On August 3, 2023, Li Fei Fei was announced as a member of the United Nations (UN) Scientific Advisory Board, established by Secretary-General António Guterres. She is among seven external scientists on this board, which also includes the Chief Scientists from various UN agencies, the UN University Rector, and the Secretary-General's Envoy on Technology. The board's primary aim is to offer independent perspectives on emerging trends that intersect science, technology, ethics, governance, and sustainable development. It is designed to act as a central hub for a network of scientific networks, enhancing the integration of scientific insights into UN decision-making processes.

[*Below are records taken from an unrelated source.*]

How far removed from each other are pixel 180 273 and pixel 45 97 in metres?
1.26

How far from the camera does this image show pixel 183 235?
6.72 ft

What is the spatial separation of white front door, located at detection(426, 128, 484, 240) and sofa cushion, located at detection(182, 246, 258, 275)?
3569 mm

=== Selected honors and awards ===
- 1999: Paul and Daisy Soros Fellowship for New Americans
- 2006: Microsoft Research New Faculty Fellowship
- 2009: NSF CAREER Award
- 2010: Best Paper Honorable Mention, IEEE Conference on Computer Vision and Pattern Recognition (CVPR)
- 2011: Fellow, Alfred P. Sloan Fellowship
- 2015: One of the Leading Global Thinkers of 2015, Foreign Policy
- 2016: IEEE PAMI Mark Everingham Prize
- 2016: J.K. Aggarwal Prize, International Association for Pattern Recognition (IAPR)
- 2016: One of the 40 "The great immigrants", Carnegie Foundation
- 2017: WITI@UC Athena Award for Academic Leadership, University of California
- 2017: One of Seven Women in Technology honorees, Elle Magazine
- 2018: Elected as ACM Fellow for "contributions in building large knowledge bases for machine learning and visual understanding"
- 2018: "America's Top 50 Women In Tech" by Forbes
- 2018: U.S. Congressional hearing by Subcommittee on Research and Technology & Subcommittee on Energy
- 2019: Technical Leadership Abie Award Winner, AnitaB.org
- 2019: BBC 100 Women
- 2020: Elected member of the National Academy of Engineering
- 2020: Elected member of the National Academy of Medicine
- 2020: Distinguished Alumni Award Winner of California Institute of Technology
- 2020: Member of the Council on Foreign Relations (CFR)
- 2021: Elected member of the American Academy of Arts and Sciences
- 2022: Thomas S. Huang Memorial Prize, IEEE PAMI
- 2023: Intel Lifetime Achievements Innovation Award
- 2023: Time AI100
- 2024: Woodrow Wilson Award, Princeton
- 2024: VinFuture Prize's grand prize
- 2025: Queen Elizabeth Prize for Engineering jointly with Yoshua Bengio, Bill Dally, Geoffrey E. Hinton, John Hopfield, Jen-Hsun Huang and Yann LeCun.
- 2025: Included in Times Person of the Year issue.

== Personal life ==
Li is married to Stanford professor Silvio Savarese. They have a son and a daughter.

==Publications==

===Books===
- Ford, Martin (2018). "Architects of Intelligence: The Truth About AI from the People Building It" Interview of Li by Ford.
- Li, Fei Fei (2023). "The Worlds I See: Curiosity, Exploration, and Discovery at the Dawn of AI"

===Selected articles===
- Li, Fei Fei (2002). "Rapid natural scene categorization in the near absence of attention"
- Li Fe-Fei (2003). "Proceedings Ninth IEEE International Conference on Computer Vision"
- Li Fei-Fei (2004). "2004 Conference on Computer Vision and Pattern Recognition Workshop"
- Fei-Fei Li (2005). "A Bayesian Hierarchical Model for Learning Natural Scene Categories"
- Li Fei-Fei (2006). "One-shot learning of object categories" Presented as slides.
- Fei-Fei, Li (2007). "What do we perceive in a glance of a real-world scene?"